Version control with git

Last updated on 2023-01-24 | Edit this page

Estimated time 12 minutes

Overview

Questions

  • What is version control?
  • How to use git in Rstudio?

Objectives

  • Explain the basics of git
  • Demonstrate how stage and commit files
  • Demonstrate pulls and pushes from a remote repository

Do I need to do this lesson?

If you’ve used git and github before, and are comfortable staging, committing, pushing and pulling changes, then you can skip this lesson.

Read the rest of the lesson if you don’t know how to stage, commit, push or pull changes!

Version control with git


Have you ever needed to refer back to the edit history of a document to restore a change you’d made? Or maybe you’ve sometimes worried about losing files that are only on your computer? Do you waste lots of time deploying software manually?

OK, so maybe most of you probably haven’t wasted time deploying software manually, but perhaps the other two are concerns you’ve had at some point.

All of these issues can be solved with the version control software git, when used together with a cloud-based repository such as github, bitbucket or gitlab.

git keeps track of all the revisions to a repository that contains your code, allowing you to see when and where changes were made.

Git commit timeline Image credit

It also allows you to collaborate easily with other people with branches and methods for merging changes.

Git branches Image credit

In my opinion, it’s an essential part of any project that involves code. So how does it work?

Creating a repository


We’ll be working with git through Rstudio (there is a command line interface that I usually use, but it’s used differently for each OS and has a bit more of a learning curve).

After you’ve installed git, you’ll need to let Rstudio know how to find it.

Global options
  1. Open Tools > Global Options and click on Git/SVN.
  2. Check Enable version control interface for Rstudio projects.
  3. Set the path for the git executable. If you don’t know where this is, click on the Terminal tab in the bottom left pane and type:
  • Windows: where git - it’ll be something like C:/Program Files (x86)/Git/bin/git.exe
  • MacOSX: which git - it’ll be something like /usr/bin/git
  1. Restart Rstudio

The easiest way to start working with a project is to initialize an empty repository. I’ll walk you though the process with github, but you can also use bitbucket or gitlab if you prefer (although I’m not as familiar with these).

Head to github and if you aren’t already logged in, look for the Sign in and Sign up buttons in the top right corner. Make an account if necessary, and then sign in. On the left hand side next to Top Repositories, click New. Give your new repository a name and a description, and decide if you want it to be public or private. Check the Add a README file box, then create the repository.

Back in Rstudio,

  1. Open File > New Project
  2. Select Version Control > Git
  3. Grab the HTTPS URL from github (see picture below) and fill in the Repository URL box
  4. Set a name for your project directory - I usually make it the same as the name of the repository on github
  5. Choose where you want the project directory to be located
A new repo on github

Making changes


After you’ve set up your project, you’ll probably want to add the .Rproj file to version control. A new Git tab is available in the top right pane where you can do this. You’ll see in this panel that RStudio has created an .Rproj file for you when it created the project directory, and there’ll be some ? next to the file name.

Git pane

At this point, you need to know how Git thinks about your files. There are three statuses that your files can have:

  • Before you have told git about any of your changes, they only exist in your working directory.
  • To tell get that you’ve made some changes to your file, you need to stage it (git add).
  • Tell git that you’re happy with the changed files by committing them.

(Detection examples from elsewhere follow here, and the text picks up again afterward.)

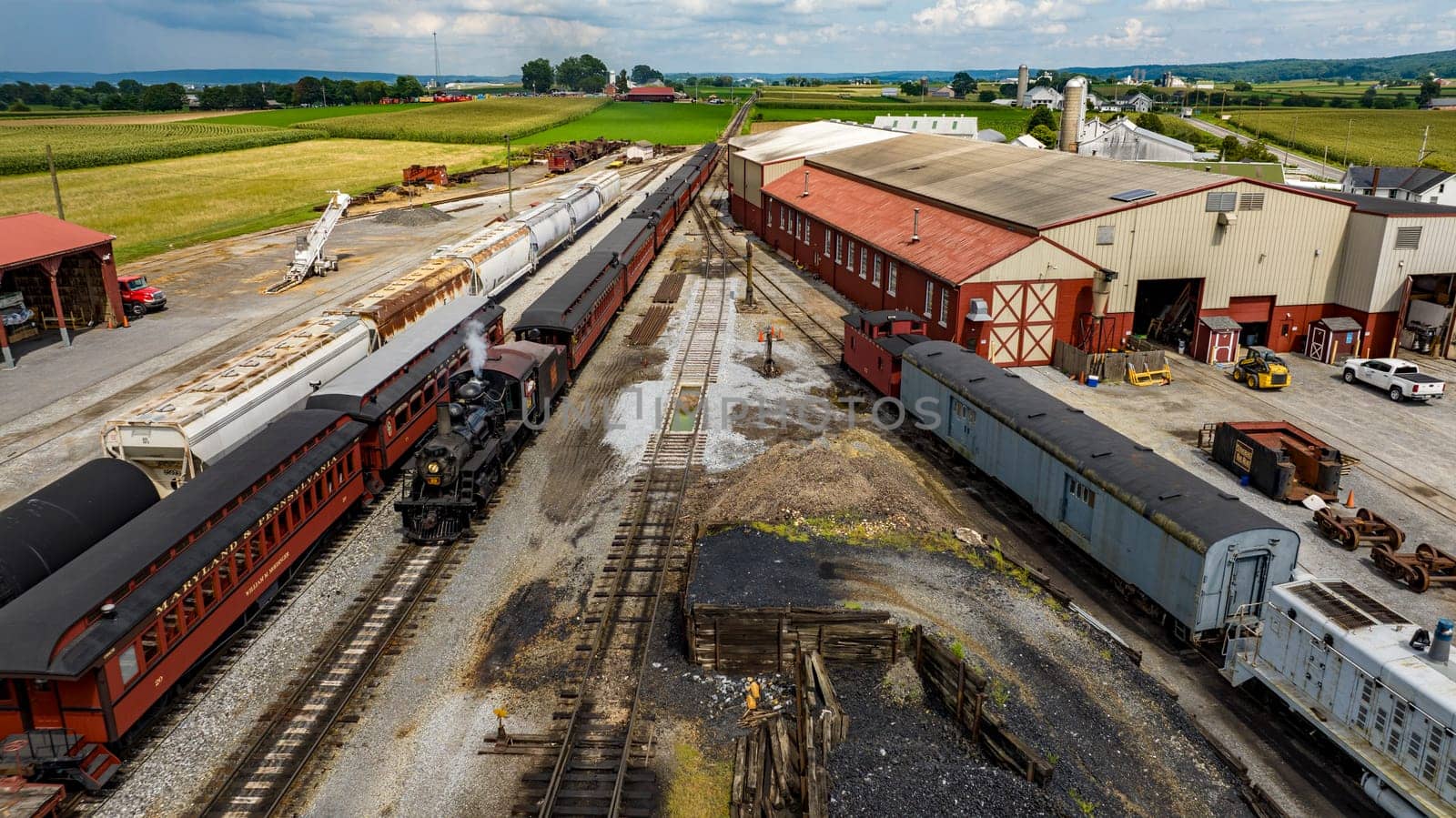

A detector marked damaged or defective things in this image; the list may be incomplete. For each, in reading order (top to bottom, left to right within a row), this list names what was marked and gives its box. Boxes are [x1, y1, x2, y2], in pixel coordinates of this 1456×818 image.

rusted machinery [1208, 422, 1340, 506]
rusty rail equipment [1201, 426, 1347, 502]
rusted machinery [1310, 510, 1405, 553]
rusty rail equipment [1310, 510, 1405, 553]
rusted machinery [1369, 542, 1449, 593]
rusty rail equipment [1369, 542, 1456, 593]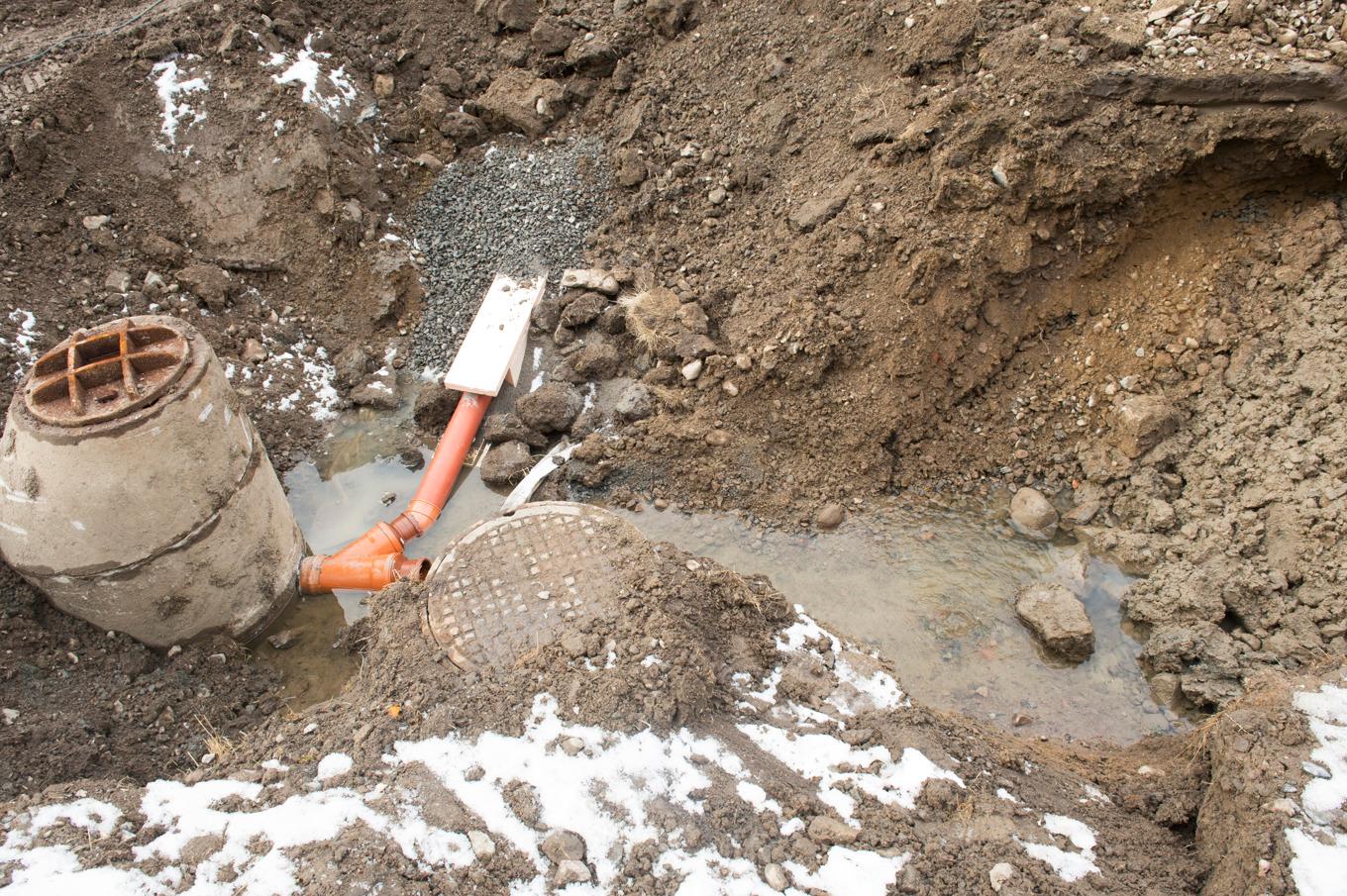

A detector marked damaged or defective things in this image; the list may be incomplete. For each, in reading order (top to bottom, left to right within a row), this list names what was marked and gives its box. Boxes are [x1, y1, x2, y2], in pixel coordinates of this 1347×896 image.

rusty metal manhole cover [25, 316, 192, 426]
rusty metal manhole cover [423, 503, 638, 670]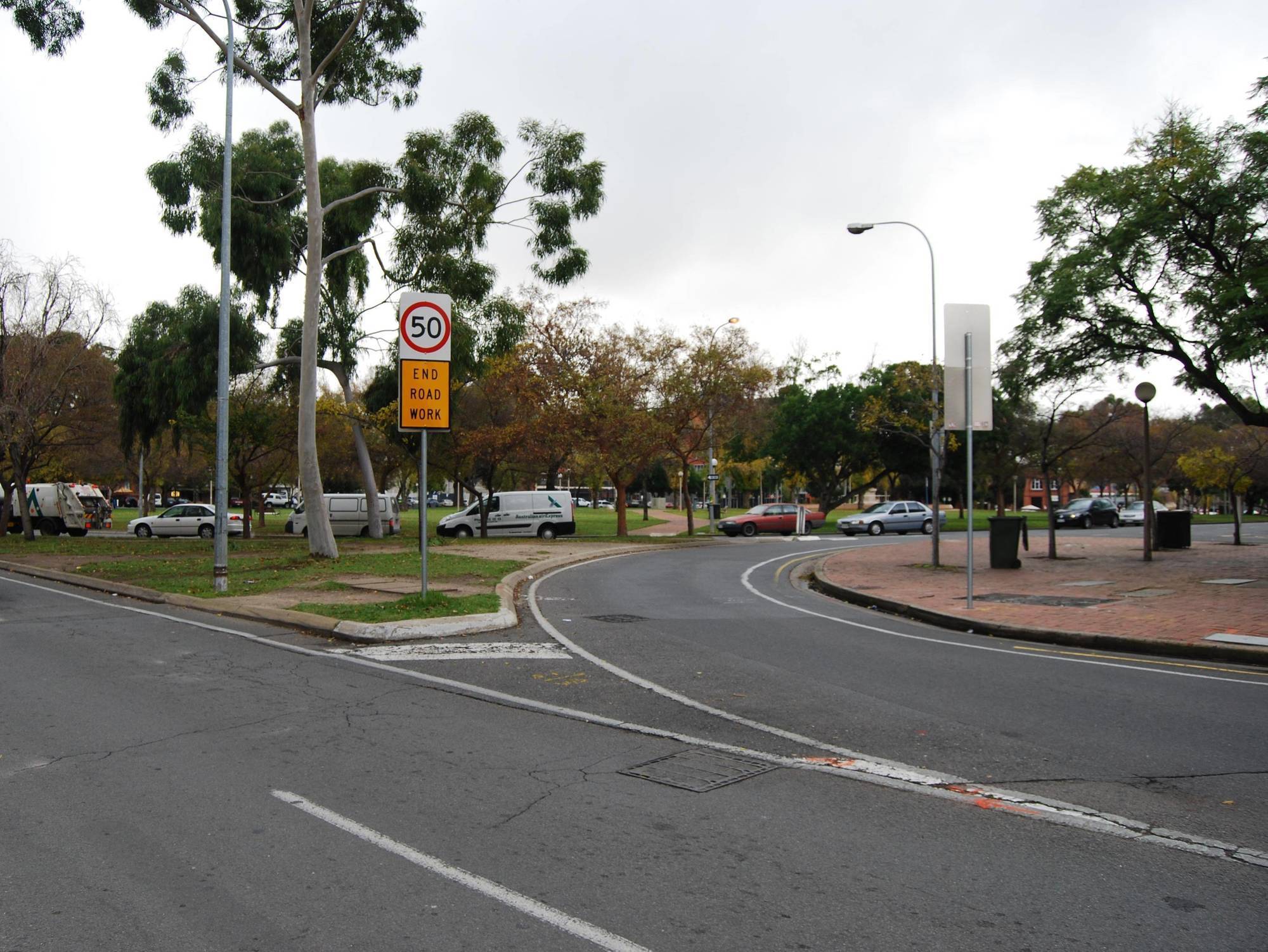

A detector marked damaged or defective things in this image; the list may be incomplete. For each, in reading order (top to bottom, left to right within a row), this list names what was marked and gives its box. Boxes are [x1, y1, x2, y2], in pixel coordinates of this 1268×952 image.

cracked asphalt [2, 555, 1268, 948]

You can reset the files in your repository to an earlier version using the checkout process.

Three sections of a git project

Staging

So how do we stage a file? Just check the box next to the file name in the Git panel.

A staged file

Diff

At any time, you can check what you changed relative to the latest commit by clicking on Diff.

Git diff

In this case, all the lines are green because we’re adding a new file.

Commit

If you’re happy with the changes you’ve made, you can commit them using the Commit button (next to Diff). You will see the same view with your changes as you did with Diff, and an additional box to add a commit message - this is required for all commits. Try to make it as informative as possible!

Git commit You should get a pop-up telling you the commit was successful.
Git commit success

Push/pull

So far all the changes we’ve made have been to the local repository (that exists only on your computer). After you’ve made some commits, you should push the changes to your remote repository so that your collaborators can see them, and they’re backed up in the cloud. If someone else has made changes to the same branch, you might need to pull and merge any changes that are in the repository but not on your local computer first.

Working with remotes

You can push and pull from the same pop-up panel you get when you click Commit, or int the Git tab in the top-right pane.

Pulling and pushing

Your first push should be pretty straightforward.

Generating a token

The first time you try to push to a remote repo, you will be prompted for your password. This is somewhat misleading, because this git isn’t asking your account password, but a token that you’ll need to generate.

To generate a token, head to github, log in and click the circle icon with a down arrow next to it in the top right hand corner of your screen. Select Settings, and from the left-hand menu select Developer Settings. On the left-hand menu on the new page, select Personal Access Tokens > Tokens (classic) . On the right hand side, click Generate new token > Generate new token (classic). Fill in a name for the token in the Note box, select an Expiration period (I usually use 90 days, and I don’t recommend ‘No expiration’), and tick the repo box.

This will generate a token that you’ll only be able to see once. Save it to a password manager in case you need it again, and then use it as your password if prompted.

If there are changes in the remote repository that you don’t have in your local repository, you’ll need to pull them before you can push any changes.

A failed push

The first time you try a pull like this, you might get this message:

A failed push

This just means that you have to open a terminal and type in one of those options. I won’t go into details about what they all mean, but I usually use git config pull.rebase false. You’ll have to open a shell from the menu with Tools > Shell (on Mac you can just use the terminal pane at the bottom left), type this command and press enter.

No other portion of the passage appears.